- **WHAT TO DO**
Please copy each line of the records below that includes the word "fraction".

[Dataset entries]
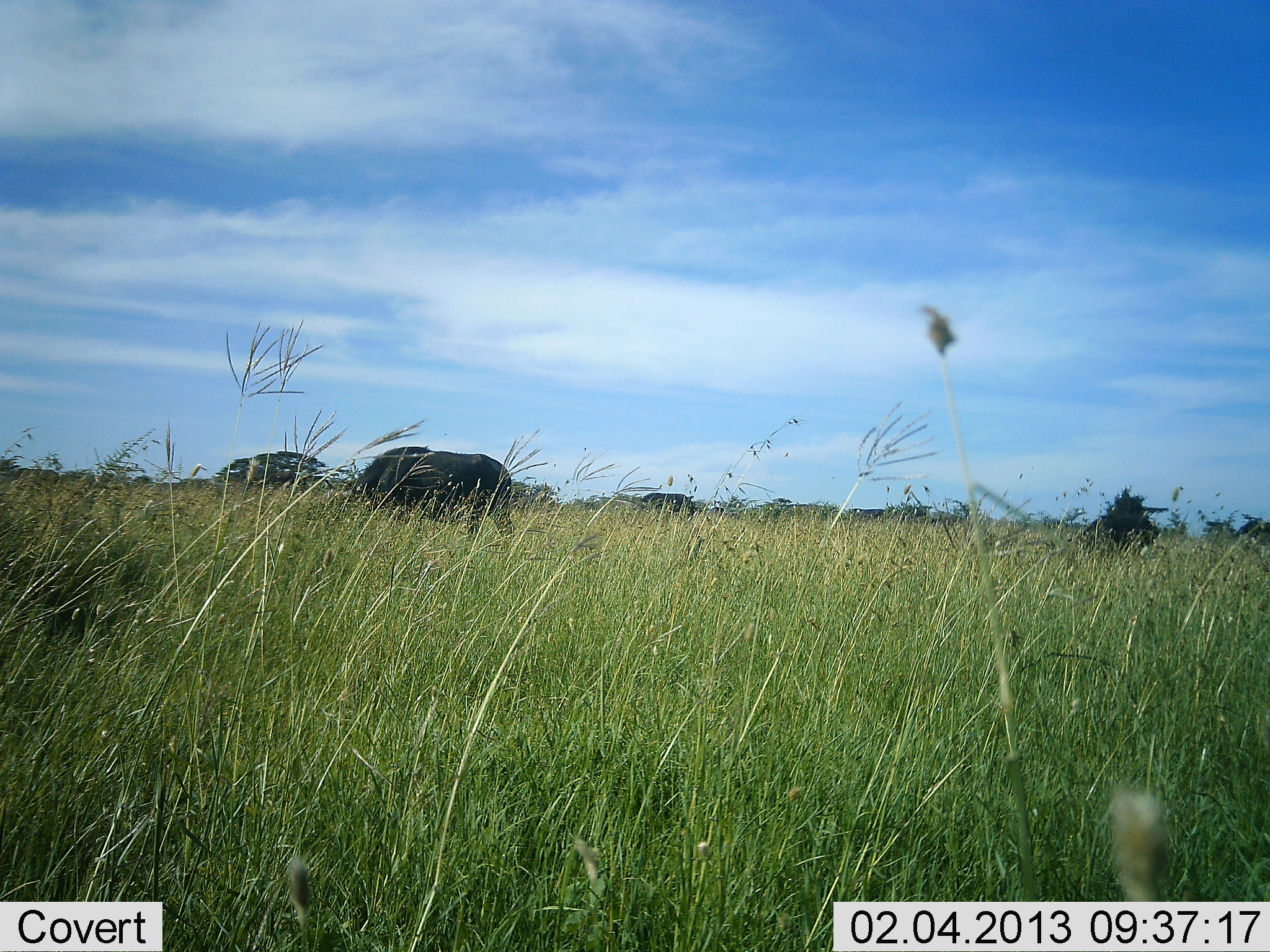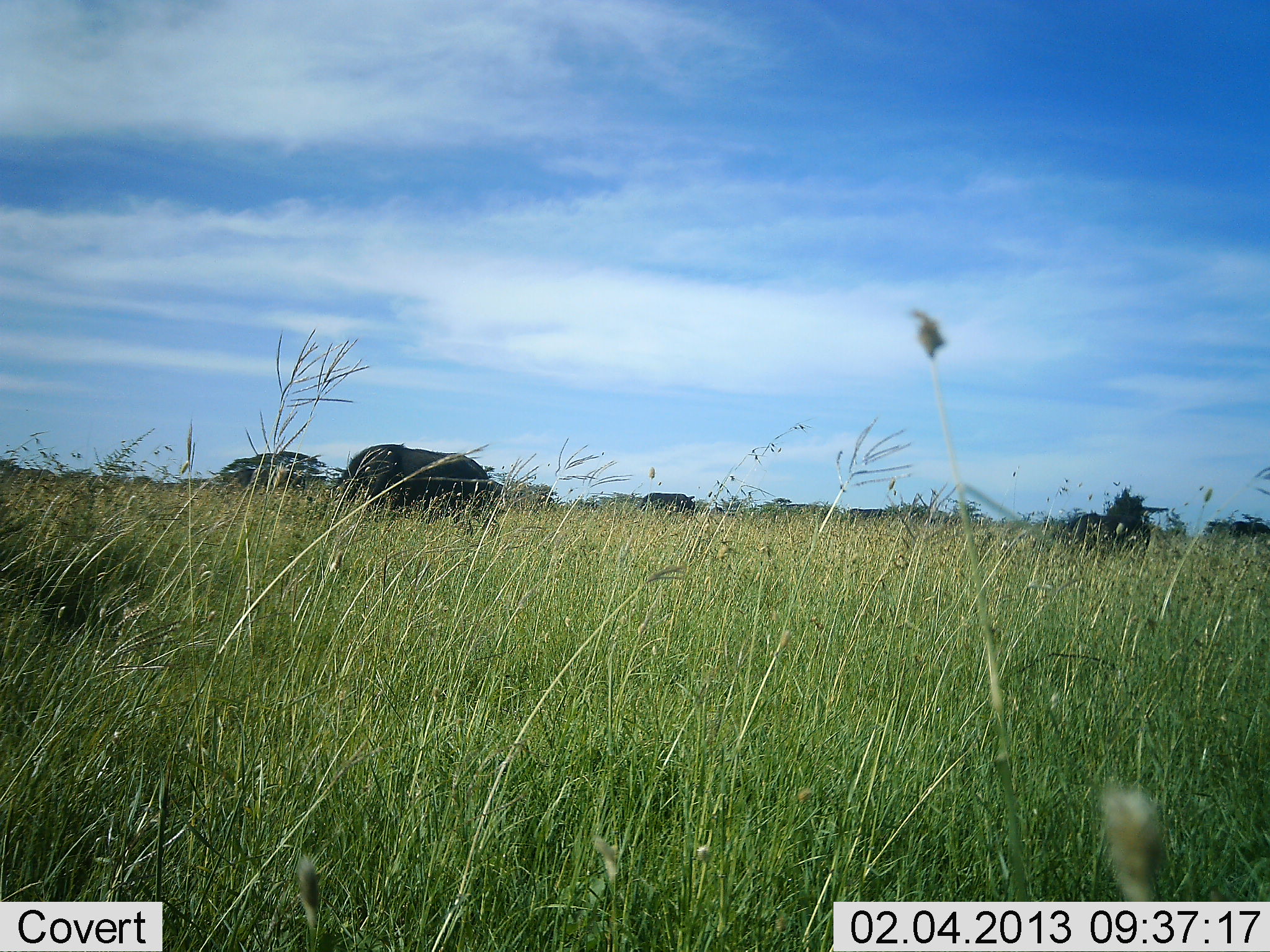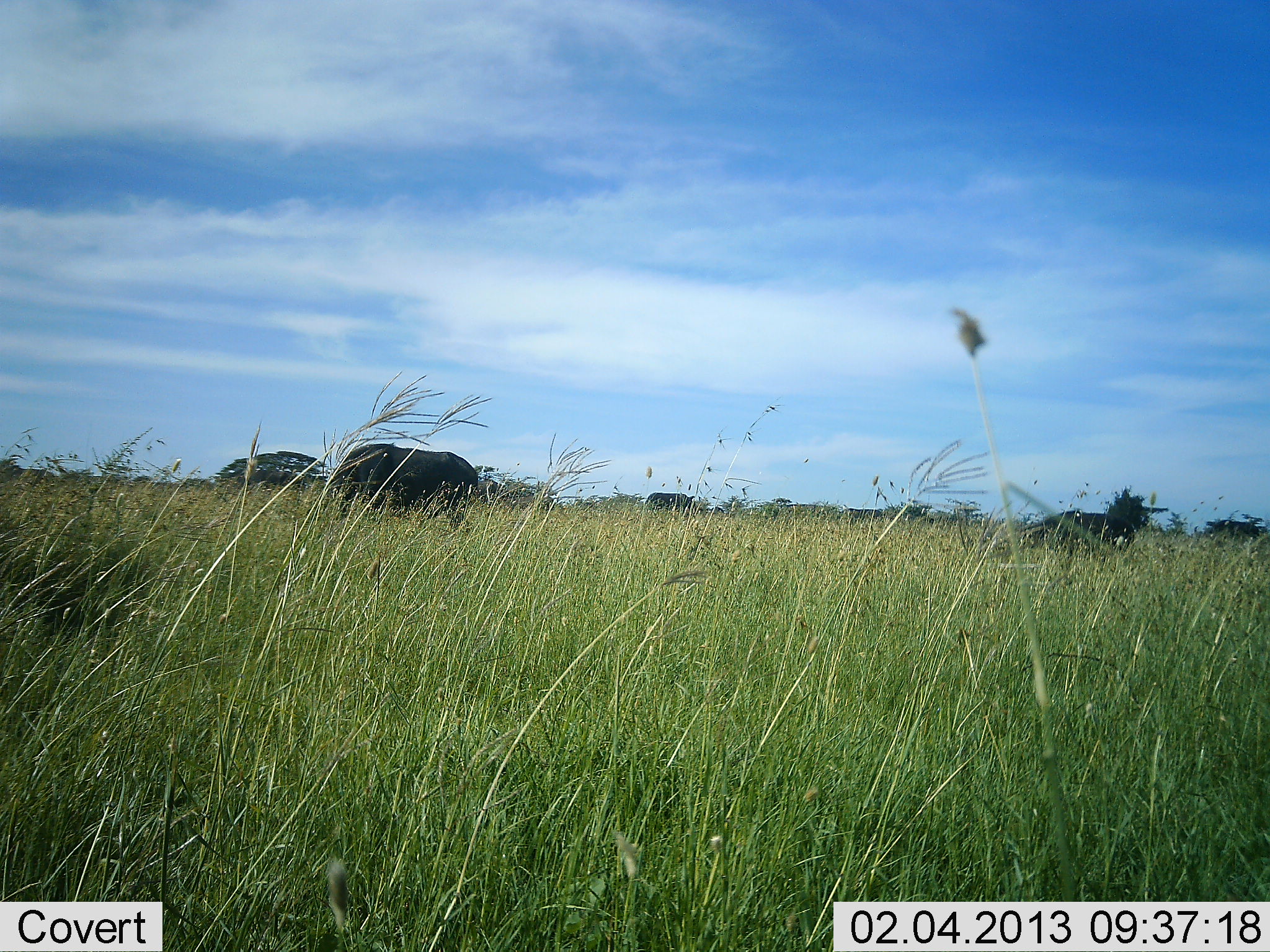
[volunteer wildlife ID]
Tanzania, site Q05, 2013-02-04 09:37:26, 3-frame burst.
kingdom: Animalia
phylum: Chordata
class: Mammalia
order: Artiodactyla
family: Bovidae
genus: Syncerus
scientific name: Syncerus caffer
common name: cape buffalo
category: buffalo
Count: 3.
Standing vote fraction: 11%.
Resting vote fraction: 11%.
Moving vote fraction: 39%.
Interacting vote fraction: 0%.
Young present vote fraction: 0%.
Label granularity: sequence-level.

- **RESPONSE AREA**
Standing vote fraction: 11%.
Resting vote fraction: 11%.
Moving vote fraction: 39%.
Interacting vote fraction: 0%.
Young present vote fraction: 0%.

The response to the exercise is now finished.